# 05 - Updating Rows and Columns - Modifying Data Within DataFrames

https://youtu.be/DCDe29sIKcE?si=d4DUqMqXt7kSc3o-

Notes by [Innovinitylabs](https://github.com/innovinitylabs)

In [48]:
import pandas as pd

#Setup for learning data

people = {
    "first": ["Corey", 'Jane', 'John'], 
    "last": ["Schafer", 'Doe', 'Doe'], 
    "email": ["CoreyMSchafer@gmail.com", 'JaneDoe@email.com', 'JohnDoe@email.com']
}
dft = pd.DataFrame(people)

---

#Setup for Real world data

In [49]:
df = pd.read_csv('data/survey_results_public.csv', index_col='Respondent' )
schema_df = pd.read_csv('data/survey_results_schema.csv', index_col='Column')
pd.set_option('display.max_columns', 85)


In [50]:
# pd.set_option('display.max_rows', 85)

---

#### Update columns/column names


How to update data within rows and columns

In [51]:
dft.columns

Index(['first', 'last', 'email'], dtype='object')

In [52]:
dft.columns = [ 'f', 'l', 'email']
dft

Unnamed: 0,f,l,email
0,Corey,Schafer,CoreyMSchafer@gmail.com
1,Jane,Doe,JaneDoe@email.com
2,John,Doe,JohnDoe@email.com


Renames all the column in the dataframe.

In [53]:
# dft.columns = [ 'f', 'l']

But that method is only used when renaming all the columns in the dataframe and not when some of the columns are left

to rename specific column have to give a Dictionary (key:value pairs) like 'Old name' : 'new name'  to `.rename(columns = {})` method

In [54]:
dft.rename( columns = {'f': 'first name', 'l': 'last name'})

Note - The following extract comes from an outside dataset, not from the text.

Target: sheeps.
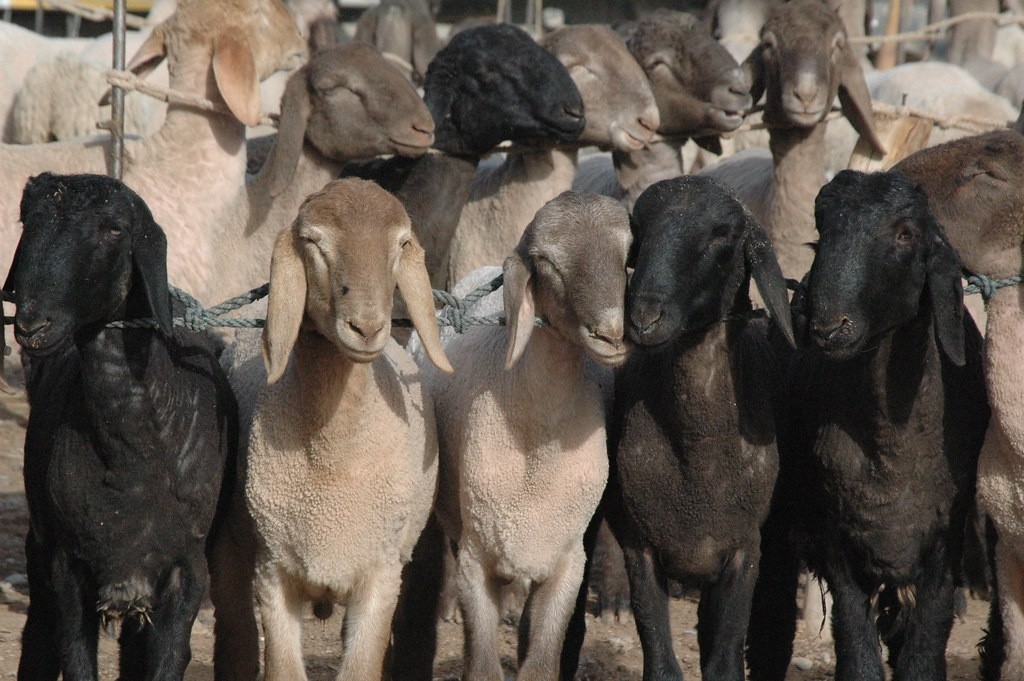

Unnamed: 0,first name,last name,email
0,Corey,Schafer,CoreyMSchafer@gmail.com
1,Jane,Doe,JaneDoe@email.com
2,John,Doe,JohnDoe@email.com


but the above wont change data in place so we have to use `inplace = True`

In [55]:
dft.rename( columns = {'f': 'first name', 'l': 'last name'}, inplace=True)
dft

Unnamed: 0,first name,last name,email
0,Corey,Schafer,CoreyMSchafer@gmail.com
1,Jane,Doe,JaneDoe@email.com
2,John,Doe,JohnDoe@email.com


can use string methods to uppercase the column using list comprehension

In [56]:
dft.columns = [ x.upper() for x in dft.columns ]
dft

Unnamed: 0,FIRST NAME,LAST NAME,EMAIL
0,Corey,Schafer,CoreyMSchafer@gmail.com
1,Jane,Doe,JaneDoe@email.com
2,John,Doe,JohnDoe@email.com


In [57]:
dft.columns = dft.columns.str.lower() #can also use this method
dft

Unnamed: 0,first name,last name,email
0,Corey,Schafer,CoreyMSchafer@gmail.com
1,Jane,Doe,JaneDoe@email.com
2,John,Doe,JohnDoe@email.com


Or remove the spaces in between column names for ease of use

In [58]:
dft.columns = dft.columns.str.replace( ' ', '_')
dft

Unnamed: 0,first_name,last_name,email
0,Corey,Schafer,CoreyMSchafer@gmail.com
1,Jane,Doe,JaneDoe@email.com
2,John,Doe,JohnDoe@email.com


In [59]:
dft.columns = ['first', 'last', 'email'] #Back to original template

---

# Update data in rows
###### [Timestamp](https://youtu.be/DCDe29sIKcE?si=9Xbty9dqhF9it79K)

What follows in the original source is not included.